Carlos Carrasco, educador y divulgador al frente del canal de YouTube ‘Dos Adiestramiento’, recalca que la verdadera socialización consiste en que el animal sepa convivir, gestionar situaciones sociales y compartir espacio sin conflictos, no en ser el protagonista de los pipicanes.
Obligar a un perro a saludar o jugar, lejos de beneficiar su desarrollo, puede generar conductas indeseadas y tensiones innecesarias.
Según Carrasco, “no todos los perros tienen por qué jugar con otros perros”.
El experto advierte que algunos animales pueden preferir observar o permanecer tranquilos, y que forzar la interacción solo eleva el nivel de estrés.
Alan Peiró, responsable de la cuenta de TikTok @Adiestramiento_N.Humedas, subraya que una socialización mal gestionada en la etapa de cachorro puede tener consecuencias de largo plazo, como ansiedad , inseguridad, reactividad o agresividad.
Por eso, el trabajo preventivo en los primeros meses resulta esencial.
Ambos profesionales coinciden en que la socialización no debe medirse por la cantidad de contactos, sino por la calidad de las experiencias.
El bienestar y la seguridad emocional del perro dependen, en gran medida, de cómo se gestionen estas primeras interacciones y de la actitud de los tutores que las acompañan.
4 claves para ayudarlo a estar con otros compañeros Carlos Carrasco propone cuatro claves concretas para orientar la socialización de los perros desde una perspectiva respetuosa y eficaz.

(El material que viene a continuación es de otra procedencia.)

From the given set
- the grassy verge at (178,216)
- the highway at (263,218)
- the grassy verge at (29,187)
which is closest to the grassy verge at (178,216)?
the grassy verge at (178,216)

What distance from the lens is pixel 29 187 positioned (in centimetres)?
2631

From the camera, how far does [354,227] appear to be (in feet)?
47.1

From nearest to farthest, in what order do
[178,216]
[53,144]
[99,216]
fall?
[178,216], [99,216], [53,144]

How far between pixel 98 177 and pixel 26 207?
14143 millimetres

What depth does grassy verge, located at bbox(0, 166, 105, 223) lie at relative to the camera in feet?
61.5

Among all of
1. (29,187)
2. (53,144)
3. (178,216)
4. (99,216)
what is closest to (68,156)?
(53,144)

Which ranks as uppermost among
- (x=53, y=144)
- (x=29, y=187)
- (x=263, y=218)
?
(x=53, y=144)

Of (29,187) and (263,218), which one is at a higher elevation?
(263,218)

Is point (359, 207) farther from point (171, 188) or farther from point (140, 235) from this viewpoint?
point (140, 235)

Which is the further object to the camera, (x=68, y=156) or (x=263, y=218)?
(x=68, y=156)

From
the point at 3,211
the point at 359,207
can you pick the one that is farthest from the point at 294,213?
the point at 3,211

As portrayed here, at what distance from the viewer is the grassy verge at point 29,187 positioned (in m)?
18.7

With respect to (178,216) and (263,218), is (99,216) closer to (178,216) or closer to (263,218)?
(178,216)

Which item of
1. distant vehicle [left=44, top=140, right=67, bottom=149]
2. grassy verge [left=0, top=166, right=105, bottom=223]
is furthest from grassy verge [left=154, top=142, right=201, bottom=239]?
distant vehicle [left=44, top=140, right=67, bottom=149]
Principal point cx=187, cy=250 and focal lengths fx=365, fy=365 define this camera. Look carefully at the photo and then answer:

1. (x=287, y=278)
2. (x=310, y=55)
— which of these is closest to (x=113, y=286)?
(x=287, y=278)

La primera se centra en la elección de los compañeros de juego: no conviene juntar al cachorro con cualquier perro, sino con ejemplares tolerantes, comunicativos y que ofrezcan un buen modelo de comportamiento.
“No cantidad, calidad”, insiste el experto.
La segunda clave es el entorno.
Carrasco desaconseja los parques caninos o pipicanes para estas experiencias iniciales, pues suelen ser espacios poco controlados y propensos a incidentes.